### SOURCE TEXT

Re: [PATCH 00/12] error handling and pciehp maintenance

From: Lorenzo Pieralisi
Date: Tue Nov 06 2018 - 11:34:23 EST


On Mon, Oct 08, 2018 at 10:18:47AM -0600, Keith Busch wrote:
> On Fri, Oct 05, 2018 at 12:31:45PM -0500, Bjorn Helgaas wrote:
> > [+cc arm64 folks, LKML: This conversation is about this patch:
> >
> > https://lore.kernel.org/linux-pci/20180918235848.26694-3-keith.busch@xxxxxxxxx
> >
> > which fixes some PCIe AER error injection bugs, but also makes the error
> > injector dependent on DYNAMIC_FTRACE_WITH_REGS, which not all arches
> > support. Note that this question is only about the error *injection*
> > module used for testing. It doesn't affect AER support itself.]
> >
> > On Thu, Oct 04, 2018 at 04:11:37PM -0600, Keith Busch wrote:
> > > On Thu, Oct 04, 2018 at 04:40:15PM -0500, Bjorn Helgaas wrote:
> > > > On Tue, Sep 18, 2018 at 05:58:36PM -0600, Keith Busch wrote:
> > > > > I ran into a lot of trouble testing error handling, and this series is
> > > > > just trying to simplify some things. The first 4 fix up aer_inject, and
> > > > > the rest are cleanup to make better use of kernel APIs.
> > > > >
> > > > > Keith Busch (12):
> > > > > PCI: Set PCI bus accessors to noinline
> > > > > PCI/AER: Covertly inject errors
> > > > > PCI/AER: Reuse existing service device lookup
> > > > > PCI/AER: Abstract AER interrupt handling
> > > > > PCI/AER: Remove dead code
> > > > > PCI/AER: Remove error source from aer struct
> > > > > PCI/AER: Use kfifo for tracking events
> > > > > PCI/AER: Use kfifo helper inserting locked elements
> > > > > PCI/AER: Don't read upstream ports below fatal errors
> > > > > PCI/AER: Use threaded IRQ for bottom half
> > > > > PCI/AER: Use managed resource allocations
> > > > > PCI/pciehp: Use device managed allocations
> > > > >
> > > > > drivers/pci/access.c | 4 +-
> > > > > drivers/pci/hotplug/pciehp_core.c | 14 +-
> > > > > drivers/pci/hotplug/pciehp_hpc.c | 48 ++----
> > > > > drivers/pci/pcie/Kconfig | 2 +-
> > > > > drivers/pci/pcie/aer.c | 219 ++++++---------------------
> > > > > drivers/pci/pcie/aer_inject.c | 306 ++++++++++++++++++++------------------
> > > > > drivers/pci/pcie/portdrv.h | 4 -
> > > > > drivers/pci/pcie/portdrv_core.c | 1 +
> > > > > 8 files changed, 227 insertions(+), 371 deletions(-)

######

> TASK INSTRUCTIONS
A – According to the patch thread, which option does the patch make the error injector depend on?
B – Decide whether each statement agrees with the patch thread, answering yes or no and quoting the words that decide it: (i) The series is made up of 12 patches. (ii) The question about architectures affects AER support itself. (iii) The first four patches in the series fix up aer_inject.
C – Write what comes next in the patch thread, starting after its last line.

### GIVEN INFORMATION

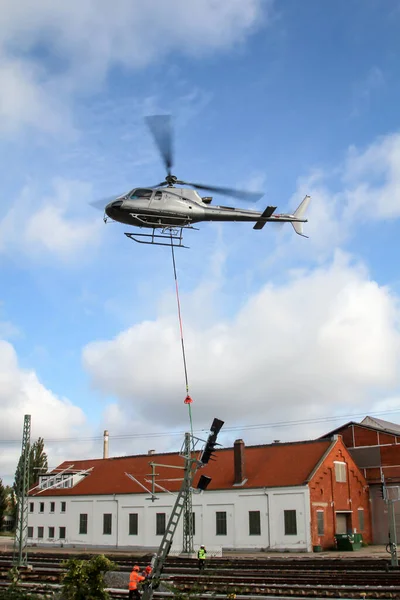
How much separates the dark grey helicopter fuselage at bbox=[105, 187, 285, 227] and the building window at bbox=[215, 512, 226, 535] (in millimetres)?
27404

######

> ANSWERS TO THE EXERCISES
A – DYNAMIC_FTRACE_WITH_REGS

B –
(i) Yes: "Keith Busch (12):"
(ii) No: "It doesn't affect AER support itself."
(iii) Yes: "The first 4 fix up aer_inject"

C –
> > > >
> > > > Thanks a lot for doing this! I applied these to pci/hotplug for
> > > > v4.20, except for "PCI/AER: Don't read upstream ports below fatal
> > > > errors", which seems to be already there via another posting, and
> > > > "PCI/pciehp: Use device managed allocations", which needs a few
> > > > tweaks.
> > >
> > > Sounds good, and thanks for applying!
> > >
> > > In case this went unnoticed, patch 2's aer_inject using ftrace hooks
> > > to pci config accessors is really cool and fixes several kernel crashes
> > > I encountered, but it may not work on every architecture. I'm not sure
> > > how widely aer_inject is used, so maybe there are no concerns with the
> > > DYNAMIC_FTRACE_WITH_REGS dependency, but I just want to reemphasize that
> > > dependency in case there are valid objections.
> >
> > Oh, indeed, I hadn't noticed this arch dependency. AFAICT, the new
> > DYNAMIC_FTRACE_WITH_REGS dependency means aer_inject will work only
> > on these arches:
> >
> > arm # if (!XIP_KERNEL) && !CPU_ENDIAN_BE32 && MMU
> > powerpc # if PPC64 && CPU_LITTLE_ENDIAN
> > riscv # ARCH_RV64I only
> > s390
> > x86
> >
> > Notably missing is arm64, which has DYNAMIC_FTRACE but not
> > DYNAMIC_FTRACE_WITH_REGS.
> >
> > Bjorn
>
> Looks like the kbuild bot found an ARM kernel config that has
> DYNAMIC_FTRACE_WITH_REGS set, and then the module can't compile
> there. I'll need to update this patch regardless, and I think the right
> thing to do is maintain the "old" way with conditional compiling for
> any arch specific features.

The question is whether we really need to dynamically patch the kernel
with ftrace to achieve what that patch does.

Furthermore, it would also be good to report what bugs we are actually
fixing, from what you are writing falling back to the current method if
!DYNAMIC_FTRACE_WITH_REGS is broken in many ways and I would start with
fixing the current behaviour with something that does not depend on arch
features that may not even be implemented.

Anyway - please CC me in in the follow up series, I am happy to help you
test it.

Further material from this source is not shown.